I want to start by talking about what many believe to be the heart of any community, but which I prefer to think of as the lower bowel; the local pub. Every evening, after the sun had set and it was safe to come out, the jaded doors would be heaved back and allow anybody making a stab at standing upright through. Inside these trusted walls, the villagers could dribble into their pint, or play with their genitals, or kick back and discuss the day in a language which requires a pint of saliva just to ask for the time.

It was a popular place; I had to drag our pet goat out of there a few times (but not before she’d got herself a few phone numbers).The barman had three small children, hence he was at work every night. He ran the place for his wife’s parents, and his mother-in-law would play hymns on the organ in the back bar every Sunday. It was rumoured that her illegitimate son was the man who hid in hedges at night, and had replaced the carpet in his house with newspaper. He would often sit staring into the abyss of a half-empty glass in the company of another regular, who always liked to wrap the evening up by propping himself against a wall, and asking passers-by if they ‘fancied a shag?’ I don’t know what these two found to talk about. Maybe they didn’t talk at all. Maybe they ended up going home together one night and rolling about on the newspaper? Maybe that was the reason it was down in the first place?

Being children, and not allowed within fifty feet of a sherry trifle, we would devote ourselves to trying to spend as much time in there as we could get away with. It didn’t prove too difficult. Either the room was spinning so fast that nobody noticed we were there, or my grandad would be keeping everybody busy, perched at the bar like a geriatric budgie, accepting shots of whisky in return for stories of his youth. Jackanory for piss-heads.

Occasionally, the kids whose fathers would be lying under the pool table by 8.30pm would nip in to ask for money, sweets, cocaine, and it would be handed over without a murmur. We once managed to get twelve bottles of coke out of one loving parent who’d spent the majority of the night chatting up a bar stool. (Whether he got lucky remains a mystery, but nine months later, there were six little bar stools next to his seat). Sometimes there was a fight, but it was normally between the kids (we actually used to organise fights between our friends when there was nothing good on TV).
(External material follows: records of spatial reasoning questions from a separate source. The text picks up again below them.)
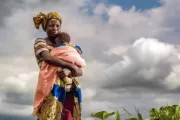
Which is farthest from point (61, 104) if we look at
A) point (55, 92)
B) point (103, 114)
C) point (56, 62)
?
point (103, 114)

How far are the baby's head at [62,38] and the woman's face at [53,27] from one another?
0.07 metres

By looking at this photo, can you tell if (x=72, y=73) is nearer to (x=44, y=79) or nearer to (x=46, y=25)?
(x=44, y=79)

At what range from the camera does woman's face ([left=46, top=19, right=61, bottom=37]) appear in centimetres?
489

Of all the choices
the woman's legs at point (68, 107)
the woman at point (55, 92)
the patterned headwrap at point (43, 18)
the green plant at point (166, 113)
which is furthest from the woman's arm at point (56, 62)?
the green plant at point (166, 113)

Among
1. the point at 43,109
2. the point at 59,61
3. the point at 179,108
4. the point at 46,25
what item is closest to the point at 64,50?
the point at 59,61

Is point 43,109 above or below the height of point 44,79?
→ below

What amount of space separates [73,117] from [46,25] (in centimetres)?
139

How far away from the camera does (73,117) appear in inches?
194

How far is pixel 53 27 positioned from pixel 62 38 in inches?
7.9

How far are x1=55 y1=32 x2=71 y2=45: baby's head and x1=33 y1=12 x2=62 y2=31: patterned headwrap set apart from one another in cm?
24

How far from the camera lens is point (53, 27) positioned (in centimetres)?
489

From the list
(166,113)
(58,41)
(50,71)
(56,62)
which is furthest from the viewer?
(58,41)

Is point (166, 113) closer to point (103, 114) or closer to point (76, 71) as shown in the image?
point (103, 114)

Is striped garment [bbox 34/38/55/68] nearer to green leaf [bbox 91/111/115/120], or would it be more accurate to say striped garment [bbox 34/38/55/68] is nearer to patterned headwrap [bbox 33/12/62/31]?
patterned headwrap [bbox 33/12/62/31]
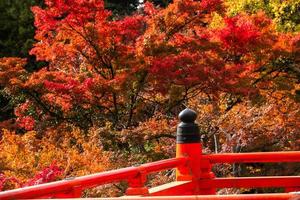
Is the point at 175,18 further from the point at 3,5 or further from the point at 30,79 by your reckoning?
the point at 3,5

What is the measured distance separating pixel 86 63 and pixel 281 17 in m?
7.17

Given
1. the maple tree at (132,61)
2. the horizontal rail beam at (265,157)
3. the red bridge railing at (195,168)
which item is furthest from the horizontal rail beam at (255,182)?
the maple tree at (132,61)

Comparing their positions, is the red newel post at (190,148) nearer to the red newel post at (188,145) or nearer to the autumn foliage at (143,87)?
the red newel post at (188,145)

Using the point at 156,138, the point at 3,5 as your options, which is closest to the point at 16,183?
the point at 156,138

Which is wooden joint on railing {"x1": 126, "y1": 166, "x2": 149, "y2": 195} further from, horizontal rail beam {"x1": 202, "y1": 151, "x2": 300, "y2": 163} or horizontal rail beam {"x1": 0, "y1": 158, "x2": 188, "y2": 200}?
horizontal rail beam {"x1": 202, "y1": 151, "x2": 300, "y2": 163}

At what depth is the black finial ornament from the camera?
4758 millimetres

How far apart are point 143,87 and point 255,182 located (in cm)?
793

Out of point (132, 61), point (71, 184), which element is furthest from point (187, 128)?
point (132, 61)

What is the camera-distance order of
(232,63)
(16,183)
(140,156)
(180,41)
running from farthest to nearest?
1. (232,63)
2. (180,41)
3. (140,156)
4. (16,183)

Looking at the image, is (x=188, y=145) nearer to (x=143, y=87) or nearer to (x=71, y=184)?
(x=71, y=184)

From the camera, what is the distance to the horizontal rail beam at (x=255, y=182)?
469 cm

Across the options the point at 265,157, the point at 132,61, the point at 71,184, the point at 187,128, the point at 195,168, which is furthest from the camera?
the point at 132,61

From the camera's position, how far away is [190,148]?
4.84m

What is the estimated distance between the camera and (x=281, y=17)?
18.2 m
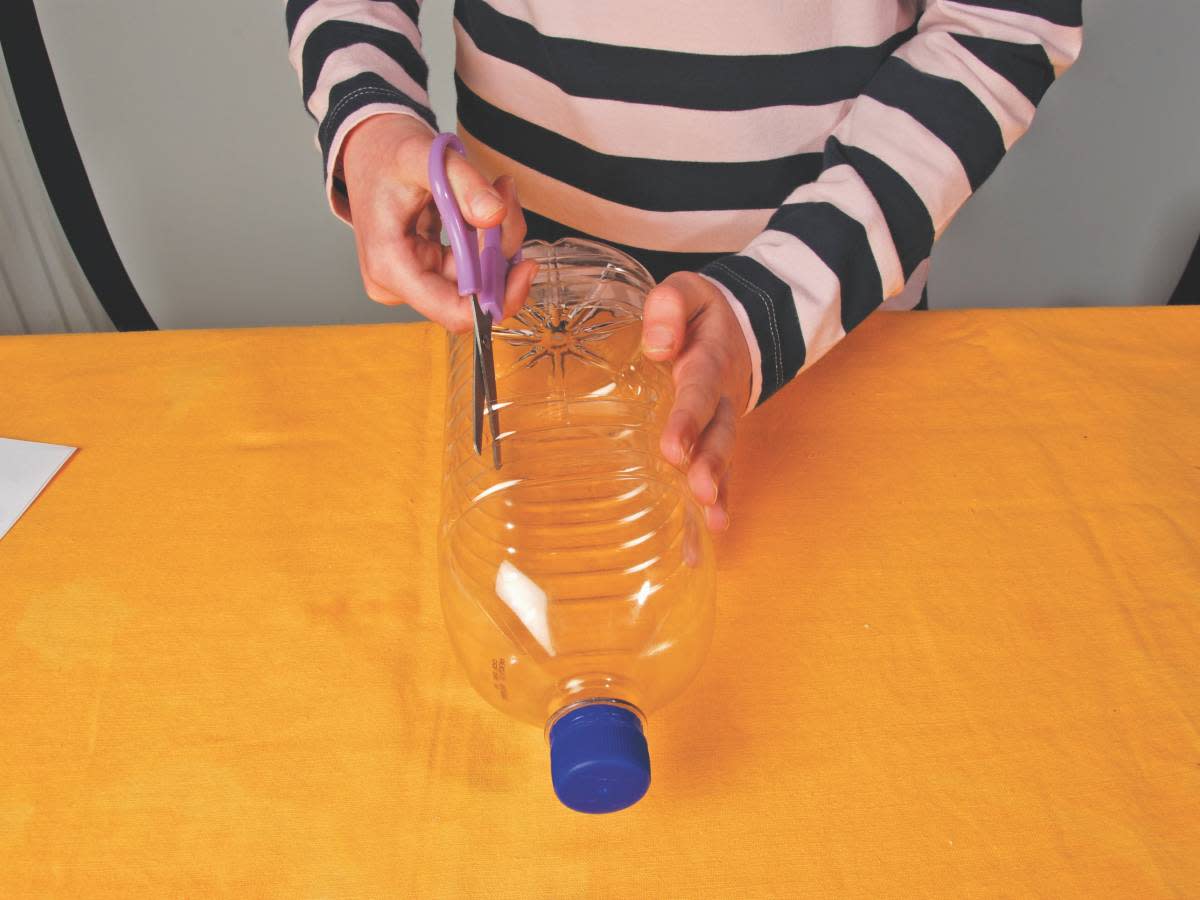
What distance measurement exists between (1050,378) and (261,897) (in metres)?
0.67

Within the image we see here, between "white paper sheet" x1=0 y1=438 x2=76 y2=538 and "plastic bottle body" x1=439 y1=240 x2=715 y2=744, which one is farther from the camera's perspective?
"white paper sheet" x1=0 y1=438 x2=76 y2=538

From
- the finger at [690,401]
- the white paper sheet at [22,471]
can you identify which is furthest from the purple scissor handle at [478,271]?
the white paper sheet at [22,471]

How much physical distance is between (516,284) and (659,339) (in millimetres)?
97

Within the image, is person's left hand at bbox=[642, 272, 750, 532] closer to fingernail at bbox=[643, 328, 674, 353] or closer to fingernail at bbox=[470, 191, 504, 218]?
fingernail at bbox=[643, 328, 674, 353]

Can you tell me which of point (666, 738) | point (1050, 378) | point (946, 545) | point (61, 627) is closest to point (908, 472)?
point (946, 545)

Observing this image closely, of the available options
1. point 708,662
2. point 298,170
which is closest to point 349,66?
point 708,662

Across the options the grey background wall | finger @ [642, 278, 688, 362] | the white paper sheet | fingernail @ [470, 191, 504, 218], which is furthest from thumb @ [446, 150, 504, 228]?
the grey background wall

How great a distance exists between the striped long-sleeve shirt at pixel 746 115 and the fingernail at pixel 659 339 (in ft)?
0.29

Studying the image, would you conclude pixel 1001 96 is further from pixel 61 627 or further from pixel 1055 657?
pixel 61 627

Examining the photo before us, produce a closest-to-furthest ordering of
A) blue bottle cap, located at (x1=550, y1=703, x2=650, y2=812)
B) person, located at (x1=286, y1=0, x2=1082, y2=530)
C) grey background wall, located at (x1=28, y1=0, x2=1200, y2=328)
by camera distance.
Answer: blue bottle cap, located at (x1=550, y1=703, x2=650, y2=812) < person, located at (x1=286, y1=0, x2=1082, y2=530) < grey background wall, located at (x1=28, y1=0, x2=1200, y2=328)

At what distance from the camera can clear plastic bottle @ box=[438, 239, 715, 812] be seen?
49 centimetres

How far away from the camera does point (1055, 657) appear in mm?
553

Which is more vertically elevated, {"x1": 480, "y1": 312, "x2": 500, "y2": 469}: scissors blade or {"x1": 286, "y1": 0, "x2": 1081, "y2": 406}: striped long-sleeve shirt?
{"x1": 286, "y1": 0, "x2": 1081, "y2": 406}: striped long-sleeve shirt

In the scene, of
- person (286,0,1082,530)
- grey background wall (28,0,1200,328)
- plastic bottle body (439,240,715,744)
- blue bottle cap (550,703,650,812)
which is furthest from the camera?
grey background wall (28,0,1200,328)
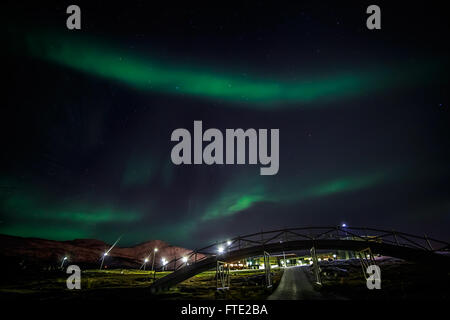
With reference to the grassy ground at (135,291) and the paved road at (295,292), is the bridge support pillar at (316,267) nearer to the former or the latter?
the paved road at (295,292)

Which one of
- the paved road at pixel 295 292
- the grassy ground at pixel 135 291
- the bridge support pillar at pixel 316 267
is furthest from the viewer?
the bridge support pillar at pixel 316 267

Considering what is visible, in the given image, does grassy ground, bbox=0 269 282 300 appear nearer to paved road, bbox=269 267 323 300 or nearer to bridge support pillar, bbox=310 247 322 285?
paved road, bbox=269 267 323 300

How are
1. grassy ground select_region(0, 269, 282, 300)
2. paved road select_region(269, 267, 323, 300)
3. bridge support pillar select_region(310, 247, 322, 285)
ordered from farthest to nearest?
bridge support pillar select_region(310, 247, 322, 285) → grassy ground select_region(0, 269, 282, 300) → paved road select_region(269, 267, 323, 300)

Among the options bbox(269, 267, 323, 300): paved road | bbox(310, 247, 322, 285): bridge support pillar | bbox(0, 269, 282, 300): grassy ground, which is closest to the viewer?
bbox(269, 267, 323, 300): paved road

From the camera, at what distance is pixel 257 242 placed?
2419cm

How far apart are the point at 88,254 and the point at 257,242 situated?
17742 centimetres

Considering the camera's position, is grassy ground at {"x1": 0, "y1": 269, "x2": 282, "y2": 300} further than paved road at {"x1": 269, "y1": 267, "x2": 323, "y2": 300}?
Yes

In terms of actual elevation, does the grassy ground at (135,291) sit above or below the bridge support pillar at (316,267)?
below

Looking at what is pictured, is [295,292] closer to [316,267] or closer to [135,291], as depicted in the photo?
[316,267]

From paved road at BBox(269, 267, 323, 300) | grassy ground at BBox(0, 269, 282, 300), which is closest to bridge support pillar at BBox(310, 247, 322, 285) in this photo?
paved road at BBox(269, 267, 323, 300)

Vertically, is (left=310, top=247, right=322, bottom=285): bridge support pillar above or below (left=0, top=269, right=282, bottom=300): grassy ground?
above

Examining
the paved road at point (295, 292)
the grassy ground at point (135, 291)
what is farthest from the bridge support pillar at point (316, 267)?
the grassy ground at point (135, 291)
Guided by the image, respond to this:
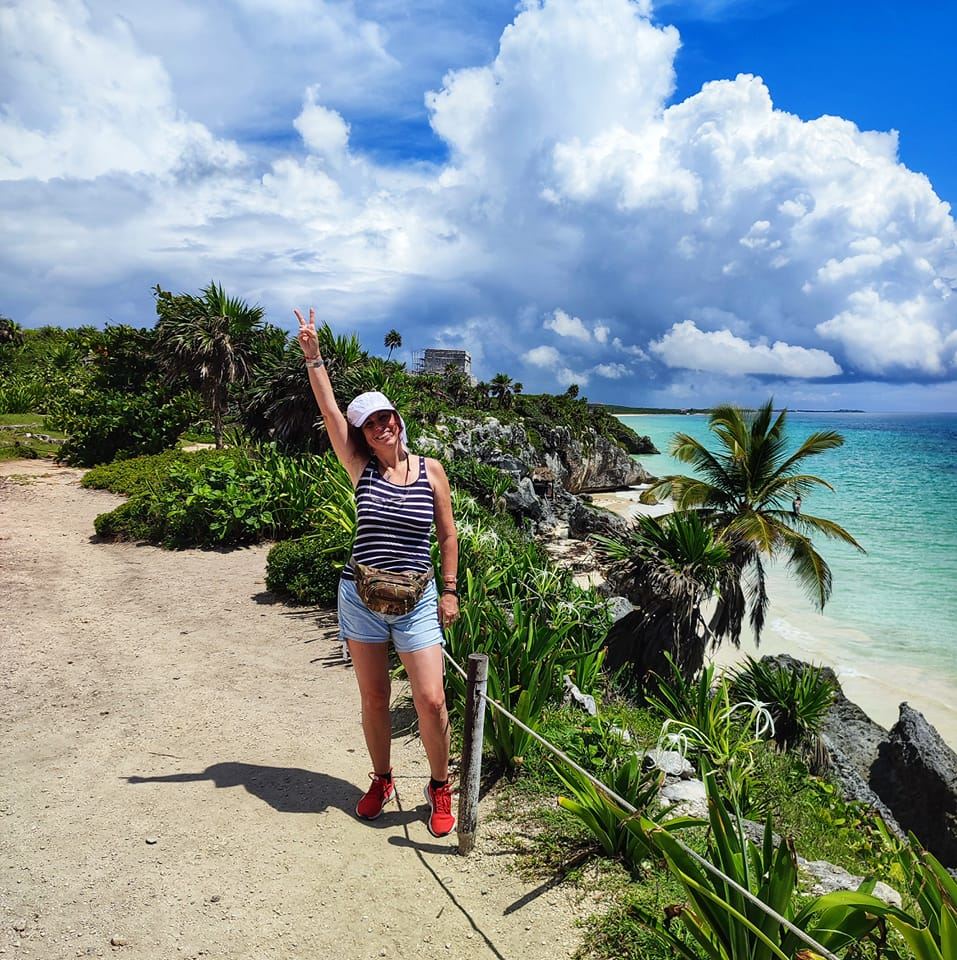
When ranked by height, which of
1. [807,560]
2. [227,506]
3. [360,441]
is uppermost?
[360,441]

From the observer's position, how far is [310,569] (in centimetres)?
771

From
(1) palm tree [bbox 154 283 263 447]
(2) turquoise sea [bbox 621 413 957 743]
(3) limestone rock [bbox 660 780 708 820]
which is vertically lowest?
(2) turquoise sea [bbox 621 413 957 743]

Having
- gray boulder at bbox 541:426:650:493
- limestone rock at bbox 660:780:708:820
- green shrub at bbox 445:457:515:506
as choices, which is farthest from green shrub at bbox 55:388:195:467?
gray boulder at bbox 541:426:650:493

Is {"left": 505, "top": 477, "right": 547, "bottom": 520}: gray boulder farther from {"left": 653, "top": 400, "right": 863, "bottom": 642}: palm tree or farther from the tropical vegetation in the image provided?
{"left": 653, "top": 400, "right": 863, "bottom": 642}: palm tree

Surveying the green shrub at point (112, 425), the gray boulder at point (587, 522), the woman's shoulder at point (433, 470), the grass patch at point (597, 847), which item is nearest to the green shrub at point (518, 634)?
the grass patch at point (597, 847)

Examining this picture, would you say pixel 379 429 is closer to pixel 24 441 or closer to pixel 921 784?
pixel 921 784

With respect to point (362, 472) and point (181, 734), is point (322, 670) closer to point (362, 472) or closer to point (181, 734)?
point (181, 734)

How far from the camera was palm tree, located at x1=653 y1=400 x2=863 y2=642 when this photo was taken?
49.2 ft

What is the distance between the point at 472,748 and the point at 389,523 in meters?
1.20

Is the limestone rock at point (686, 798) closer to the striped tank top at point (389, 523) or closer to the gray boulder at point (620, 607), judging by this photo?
the striped tank top at point (389, 523)

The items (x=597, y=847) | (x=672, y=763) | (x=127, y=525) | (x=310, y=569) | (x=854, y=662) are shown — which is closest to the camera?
(x=597, y=847)

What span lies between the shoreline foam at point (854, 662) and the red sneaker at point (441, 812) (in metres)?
10.7

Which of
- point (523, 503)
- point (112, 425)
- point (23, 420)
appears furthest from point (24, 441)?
point (523, 503)

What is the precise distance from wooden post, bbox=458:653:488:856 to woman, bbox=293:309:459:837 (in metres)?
0.12
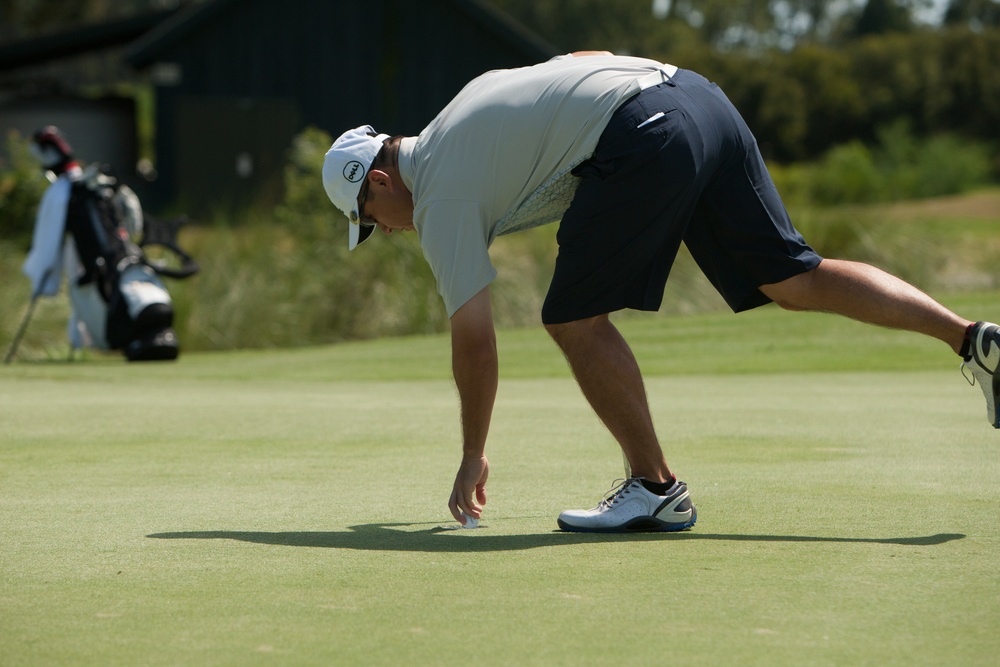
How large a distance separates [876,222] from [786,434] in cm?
1125

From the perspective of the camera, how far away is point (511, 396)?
8.26 m

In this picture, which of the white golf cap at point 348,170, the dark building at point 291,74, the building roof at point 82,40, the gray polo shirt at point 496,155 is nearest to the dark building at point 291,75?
the dark building at point 291,74

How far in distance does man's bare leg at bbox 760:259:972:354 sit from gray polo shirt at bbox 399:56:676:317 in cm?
75

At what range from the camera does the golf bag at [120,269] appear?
1188 centimetres

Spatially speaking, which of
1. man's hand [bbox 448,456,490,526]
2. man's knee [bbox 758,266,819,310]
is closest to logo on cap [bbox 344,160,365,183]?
man's hand [bbox 448,456,490,526]

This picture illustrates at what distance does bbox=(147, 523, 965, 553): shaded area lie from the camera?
373 cm

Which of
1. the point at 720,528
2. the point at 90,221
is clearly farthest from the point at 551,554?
the point at 90,221

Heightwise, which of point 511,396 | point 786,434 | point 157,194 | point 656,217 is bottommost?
point 157,194

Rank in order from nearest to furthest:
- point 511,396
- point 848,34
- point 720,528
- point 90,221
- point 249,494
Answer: point 720,528 < point 249,494 < point 511,396 < point 90,221 < point 848,34

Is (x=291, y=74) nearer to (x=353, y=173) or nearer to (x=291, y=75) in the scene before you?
(x=291, y=75)

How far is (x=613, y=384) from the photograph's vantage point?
13.6 feet

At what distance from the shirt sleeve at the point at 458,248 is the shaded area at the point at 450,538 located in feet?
2.03

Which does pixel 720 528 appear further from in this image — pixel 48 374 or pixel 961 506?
pixel 48 374

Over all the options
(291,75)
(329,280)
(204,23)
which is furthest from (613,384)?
(204,23)
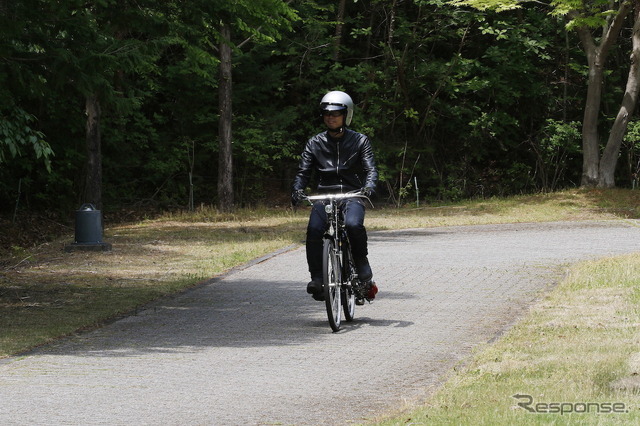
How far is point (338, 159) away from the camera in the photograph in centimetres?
1034

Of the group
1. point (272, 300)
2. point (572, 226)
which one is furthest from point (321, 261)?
point (572, 226)

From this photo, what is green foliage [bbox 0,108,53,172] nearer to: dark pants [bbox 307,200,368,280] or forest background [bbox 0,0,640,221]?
dark pants [bbox 307,200,368,280]

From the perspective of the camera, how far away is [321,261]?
10.1 m

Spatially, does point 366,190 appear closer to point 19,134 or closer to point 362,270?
point 362,270

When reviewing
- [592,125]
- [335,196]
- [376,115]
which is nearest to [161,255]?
[335,196]

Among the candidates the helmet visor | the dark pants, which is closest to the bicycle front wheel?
the dark pants

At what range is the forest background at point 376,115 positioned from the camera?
3231 cm

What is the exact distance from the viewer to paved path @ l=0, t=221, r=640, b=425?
6.84 m

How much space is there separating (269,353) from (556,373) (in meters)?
2.56

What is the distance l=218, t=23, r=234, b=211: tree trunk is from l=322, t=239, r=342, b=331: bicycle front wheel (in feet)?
65.5

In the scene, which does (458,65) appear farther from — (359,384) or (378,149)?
(359,384)

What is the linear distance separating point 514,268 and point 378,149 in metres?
20.2

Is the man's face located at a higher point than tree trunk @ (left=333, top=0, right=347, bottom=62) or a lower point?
lower

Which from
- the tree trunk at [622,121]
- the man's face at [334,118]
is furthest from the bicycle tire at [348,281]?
the tree trunk at [622,121]
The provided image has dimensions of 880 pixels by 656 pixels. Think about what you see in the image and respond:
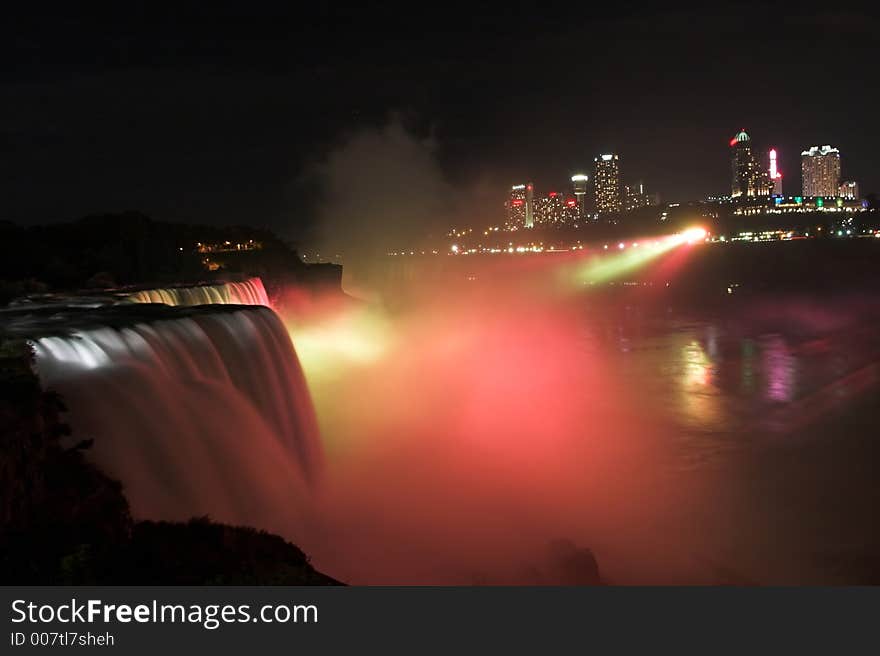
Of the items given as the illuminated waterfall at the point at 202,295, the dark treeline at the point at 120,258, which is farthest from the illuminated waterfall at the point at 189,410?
the dark treeline at the point at 120,258

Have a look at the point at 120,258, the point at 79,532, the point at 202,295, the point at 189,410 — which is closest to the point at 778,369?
the point at 202,295

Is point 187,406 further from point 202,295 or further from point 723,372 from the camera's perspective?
point 723,372

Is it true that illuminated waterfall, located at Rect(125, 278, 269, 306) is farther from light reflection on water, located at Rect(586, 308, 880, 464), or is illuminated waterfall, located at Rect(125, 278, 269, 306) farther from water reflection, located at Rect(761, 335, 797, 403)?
water reflection, located at Rect(761, 335, 797, 403)

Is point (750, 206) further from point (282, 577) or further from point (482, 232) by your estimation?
point (282, 577)

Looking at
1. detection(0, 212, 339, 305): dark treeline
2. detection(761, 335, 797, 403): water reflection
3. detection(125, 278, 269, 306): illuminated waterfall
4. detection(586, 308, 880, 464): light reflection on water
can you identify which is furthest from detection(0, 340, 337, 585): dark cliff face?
detection(761, 335, 797, 403): water reflection

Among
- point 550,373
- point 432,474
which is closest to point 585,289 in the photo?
point 550,373

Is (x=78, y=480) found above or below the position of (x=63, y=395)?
below

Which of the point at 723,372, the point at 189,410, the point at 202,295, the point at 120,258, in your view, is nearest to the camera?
the point at 189,410
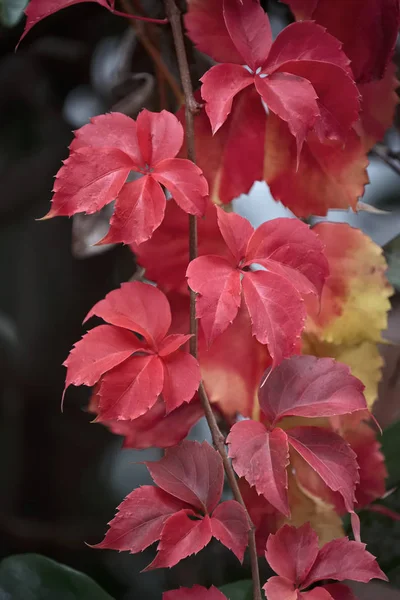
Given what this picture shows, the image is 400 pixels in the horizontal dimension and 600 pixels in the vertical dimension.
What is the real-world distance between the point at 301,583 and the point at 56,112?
499mm

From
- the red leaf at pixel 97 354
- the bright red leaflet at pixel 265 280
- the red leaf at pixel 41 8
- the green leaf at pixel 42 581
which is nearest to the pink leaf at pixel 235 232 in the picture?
the bright red leaflet at pixel 265 280

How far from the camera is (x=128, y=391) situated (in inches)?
16.4

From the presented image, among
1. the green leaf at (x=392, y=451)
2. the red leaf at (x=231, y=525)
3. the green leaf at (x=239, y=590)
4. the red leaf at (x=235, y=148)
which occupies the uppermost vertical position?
the red leaf at (x=235, y=148)

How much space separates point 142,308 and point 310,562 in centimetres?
23

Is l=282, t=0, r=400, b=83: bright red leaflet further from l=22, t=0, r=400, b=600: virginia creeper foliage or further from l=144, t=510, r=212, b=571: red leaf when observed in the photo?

Or we would dare somebody to down the juice from the jars of cockles that replaced the customary bowls of peanuts.

One incident that sums the place up nicely, is the night we were woken at 3am by the noise of extremely heavy metal being scraped over concrete. When my mum, incensed by the midnight removal service, went down to see what the hell was going on, she found three men trying to drag a lamb feeder up the road. Apparently, she was told, there was a wedding next day, and it was tradition to block the groom’s drive up with farmyard machinery. We didn’t have any lamp-posts see.